■ Exercise objective:
The job is to find each line in the entries holding the string "AbandonedSpain" and copy that line.

───── Excerpted records

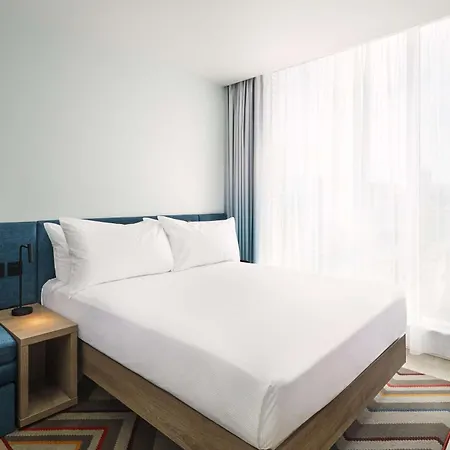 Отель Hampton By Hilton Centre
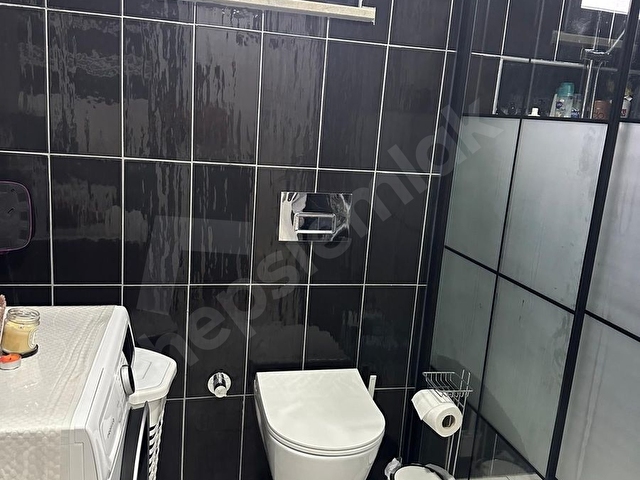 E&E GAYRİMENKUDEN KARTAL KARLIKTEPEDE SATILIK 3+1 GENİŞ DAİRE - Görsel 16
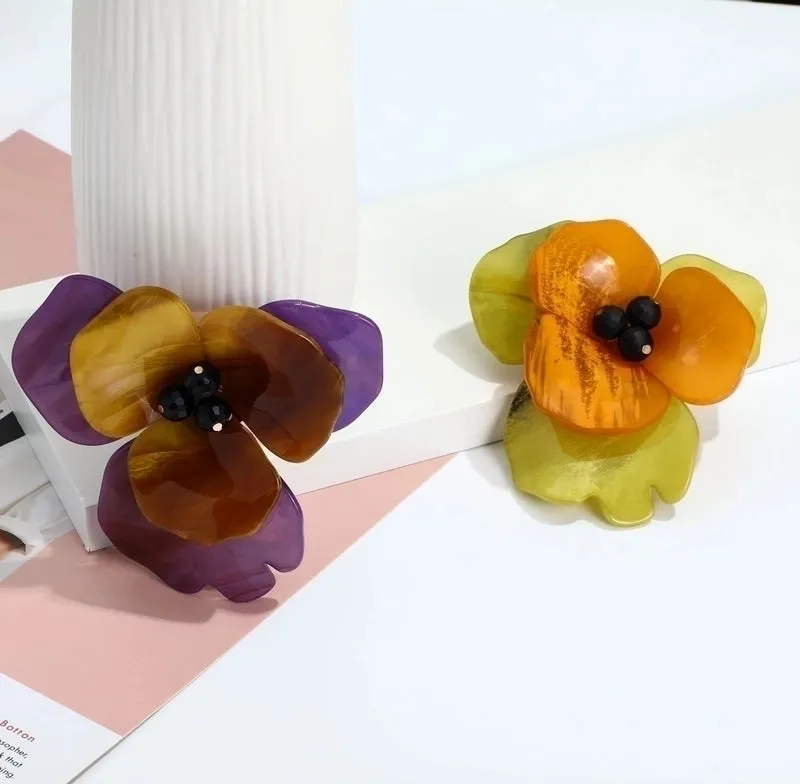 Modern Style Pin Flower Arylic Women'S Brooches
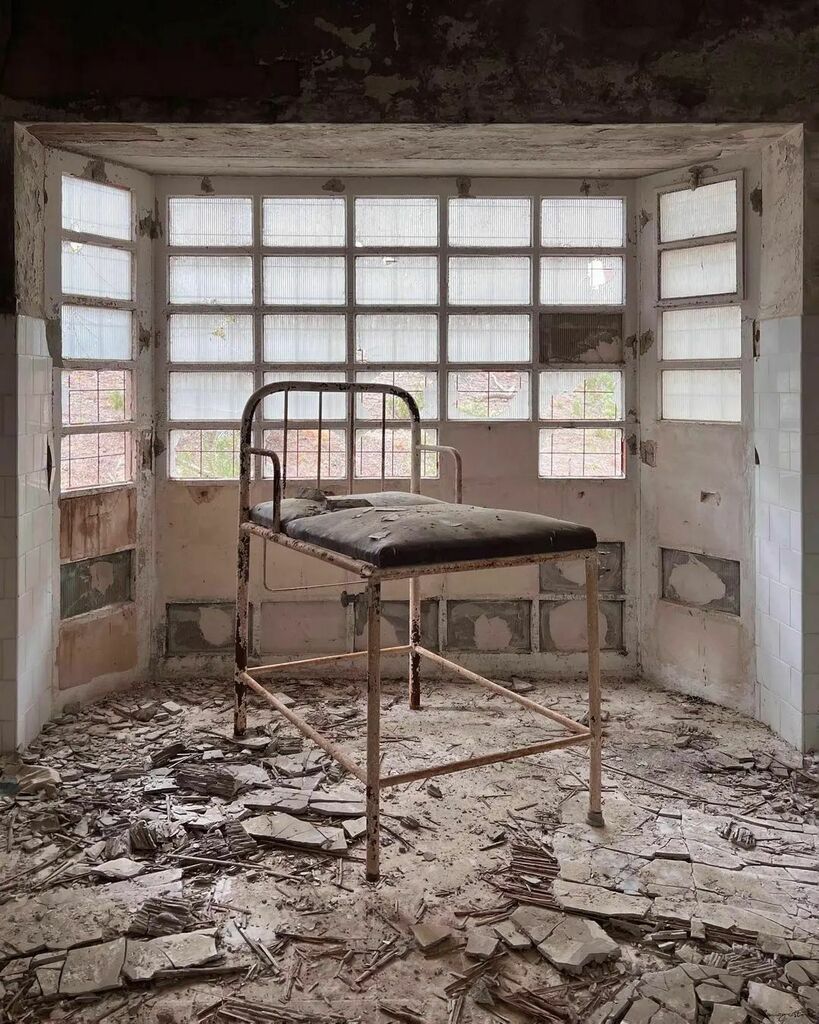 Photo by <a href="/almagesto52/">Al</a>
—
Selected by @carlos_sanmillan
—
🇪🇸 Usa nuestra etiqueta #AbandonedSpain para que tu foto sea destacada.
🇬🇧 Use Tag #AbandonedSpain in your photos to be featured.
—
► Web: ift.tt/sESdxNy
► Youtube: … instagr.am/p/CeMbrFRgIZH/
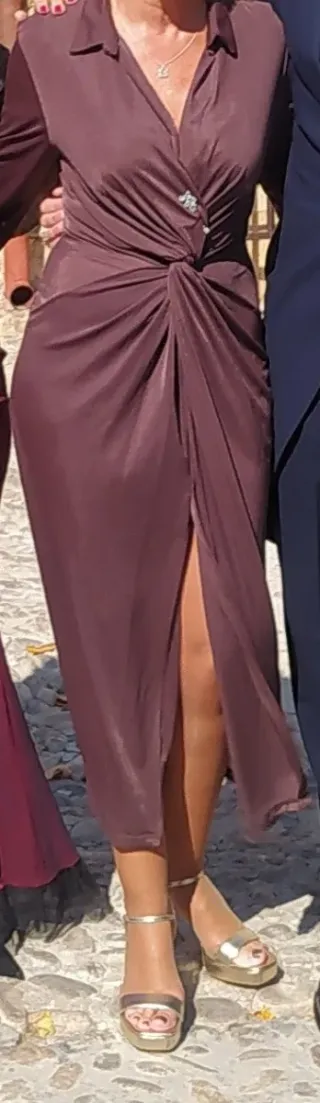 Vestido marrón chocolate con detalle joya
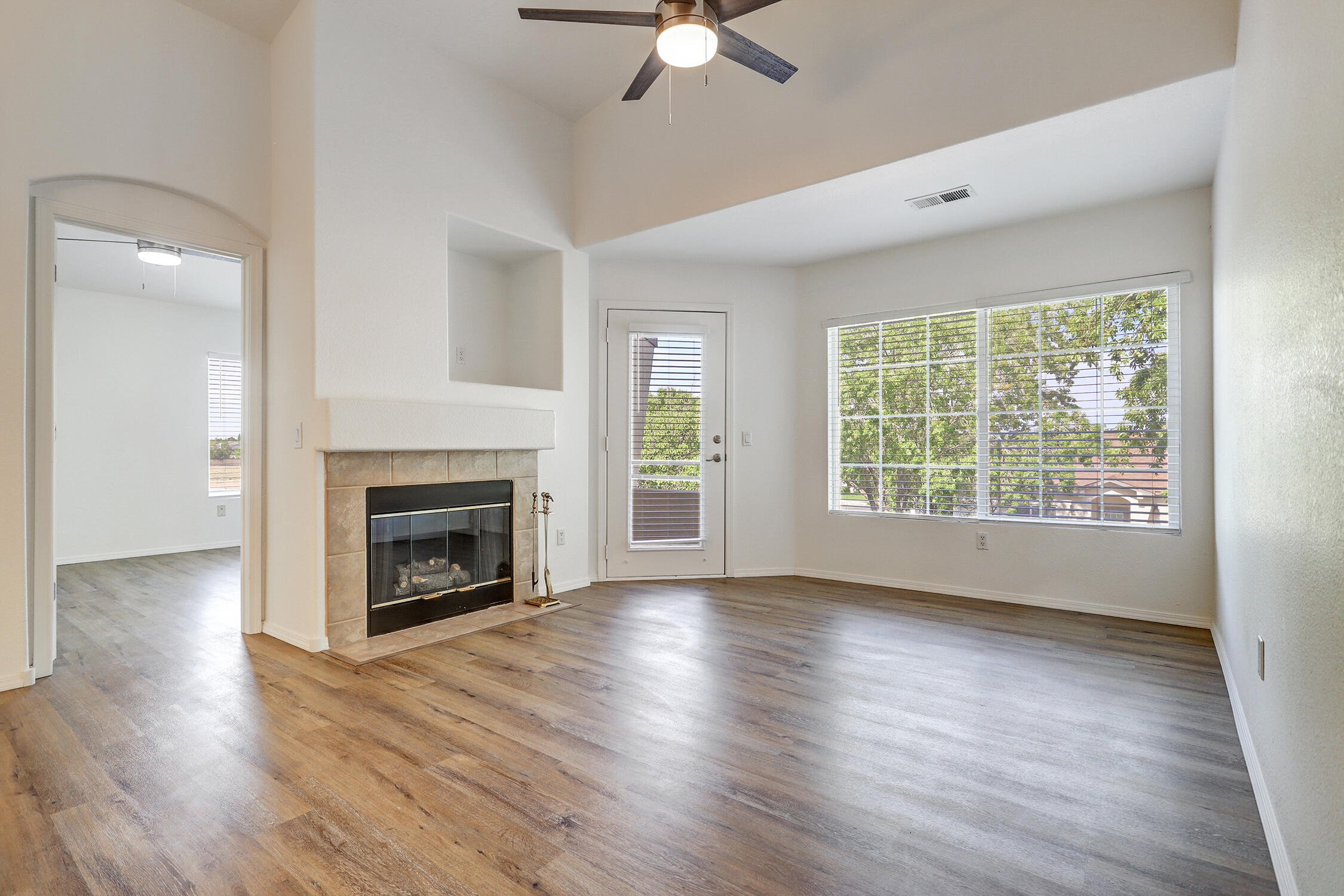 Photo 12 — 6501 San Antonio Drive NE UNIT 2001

──────────

■ Output:
🇪🇸 Usa nuestra etiqueta #AbandonedSpain para que tu foto sea destacada.
🇬🇧 Use Tag #AbandonedSpain in your photos to be featured.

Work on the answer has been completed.